§ Exercise goal
Extend the passage about the Dark Avengers and X-Men crossover, picking up after its final sentence.

§ Extract
┄┄┄┄┄┄┄┄┄┄┄┄┄┄┄┄┄┄┄┄

The crossover, bringing Marvel's bad-guys-pretending-to-be-good face-to-face with everyone's favorite mutants, starts with June's Dark Avengers/Uncanny X-Men: Alpha, before running through each of the two titles for two months and concluding with another special issue in September. Don't expect this to be a quiet meeting of the teams, though; according to writer Matt Fraction, "[t]his ain't one of those stories that the teams can settle by a rousing game of softball":

Things are certainly dire, and the stakes are certainly high, and through it all there are still no more mutants being born. And this confrontation propels the whole of the Marvel Universe forward, whether it's the Avengers family or the X-Men family of stories. What comes next is as inevitable as the sunrise.

┄┄┄┄┄┄┄┄┄┄┄┄┄┄┄┄┄┄┄┄

[Stored records]
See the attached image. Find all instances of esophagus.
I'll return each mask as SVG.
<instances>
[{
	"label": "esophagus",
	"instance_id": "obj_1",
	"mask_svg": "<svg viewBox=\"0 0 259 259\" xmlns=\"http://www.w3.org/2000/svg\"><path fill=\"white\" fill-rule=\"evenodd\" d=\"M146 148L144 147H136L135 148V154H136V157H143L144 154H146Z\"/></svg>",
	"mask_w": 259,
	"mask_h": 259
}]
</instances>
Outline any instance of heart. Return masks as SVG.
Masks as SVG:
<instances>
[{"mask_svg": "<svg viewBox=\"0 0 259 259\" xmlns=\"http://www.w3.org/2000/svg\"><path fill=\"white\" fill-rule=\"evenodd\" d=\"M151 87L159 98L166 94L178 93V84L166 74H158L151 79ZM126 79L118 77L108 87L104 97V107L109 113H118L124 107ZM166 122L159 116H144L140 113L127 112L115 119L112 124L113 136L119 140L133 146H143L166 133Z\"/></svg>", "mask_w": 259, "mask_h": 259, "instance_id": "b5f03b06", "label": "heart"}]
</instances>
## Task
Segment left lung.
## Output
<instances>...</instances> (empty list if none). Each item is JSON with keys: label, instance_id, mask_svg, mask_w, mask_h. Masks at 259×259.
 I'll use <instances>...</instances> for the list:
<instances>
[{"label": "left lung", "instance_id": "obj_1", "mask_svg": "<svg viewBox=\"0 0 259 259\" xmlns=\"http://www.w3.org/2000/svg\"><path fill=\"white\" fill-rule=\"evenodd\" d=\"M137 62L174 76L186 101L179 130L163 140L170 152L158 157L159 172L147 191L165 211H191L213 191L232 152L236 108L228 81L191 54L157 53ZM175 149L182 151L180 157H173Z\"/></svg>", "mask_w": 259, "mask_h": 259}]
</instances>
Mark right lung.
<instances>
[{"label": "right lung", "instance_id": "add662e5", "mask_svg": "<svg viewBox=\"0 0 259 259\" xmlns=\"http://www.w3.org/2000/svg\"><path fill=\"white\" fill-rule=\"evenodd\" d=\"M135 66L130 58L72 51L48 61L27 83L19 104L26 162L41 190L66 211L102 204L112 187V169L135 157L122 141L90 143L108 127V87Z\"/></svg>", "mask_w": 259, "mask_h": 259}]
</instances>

┄┄┄┄┄┄┄┄┄┄┄┄┄┄┄┄┄┄┄┄

§ Task response
We've both got some big stories to tell — here's where they intersect... It's great – you never get to write like this, so it's a lot of fun. And what comes out of the X-Men/Dark Avengers story is big - it's another game changer on top of the earlier game changers. It's virgin territory for these kinds of stories. The bad guys have never won this big before – this...perpetually before, so it's a blast because we've never gotten to put the heroes through wringers like this before. It's a lot of fun.

That's fun for the readers, of course; there's less chance that the X-Men are going to find themselves laughing and smiling by the time this story reaches its conclusion.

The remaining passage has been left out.